— Start EXTRACT TO READ —
]> git.ipfire.org Git - thirdparty/dovecot/core.git/commitdiff
fts-lucene: Fixes to work with CLucene v2.3.3.4 and new FTS API.
authorTimo Sirainen <tss@iki.fi>
Tue, 31 May 2011 12:38:03 +0000 (15:38 +0300)
committerTimo Sirainen <tss@iki.fi>
Tue, 31 May 2011 12:38:03 +0000 (15:38 +0300)
It's still not recommended to actually use this.

src/plugins/fts-lucene/Makefile.am
src/plugins/fts-lucene/fts-backend-lucene.c
src/plugins/fts-lucene/lucene-wrapper.cc

index 42ee3c1e18b2bdaabd5add183755fec432ad2b52..bd696da580508d47b0a3346f94338e7d1fe1cbf1 100644 (file)
— End EXTRACT TO READ —
— Start DATA SECTION —
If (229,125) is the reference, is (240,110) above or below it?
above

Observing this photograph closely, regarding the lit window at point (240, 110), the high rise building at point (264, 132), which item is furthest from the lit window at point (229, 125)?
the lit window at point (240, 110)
— End DATA SECTION —
TASKS FOR THIS EXERCISE
1: From the fts-lucene commit page, extract everything from "authorTimo Sirainen <tss@iki.fi>" down to "ally use this.".
2: Check each statement against the fts-lucene commit page and answer yes or no, quoting the words that decide it. (a) The same person is listed as both author and committer. (b) The commit says the code is now ready to be used. (c) The changes are meant to make the plugin work with CLucene v2.3.3.4.
3: On the fts-lucene commit page, which changed file has the .cc extension?

ANSWERS FOR THIS EXERCISE
1:
authorTimo Sirainen <tss@iki.fi>
Tue, 31 May 2011 12:38:03 +0000 (15:38 +0300)
committerTimo Sirainen <tss@iki.fi>
Tue, 31 May 2011 12:38:03 +0000 (15:38 +0300)
It's still not recommended to actually use this.

2:
(a) Yes: "authorTimo Sirainen <tss@iki.fi>" and "committerTimo Sirainen <tss@iki.fi>".
(b) No: "It's still not recommended to actually use this."
(c) Yes: "Fixes to work with CLucene v2.3.3.4 and new FTS API."

3: src/plugins/fts-lucene/lucene-wrapper.cc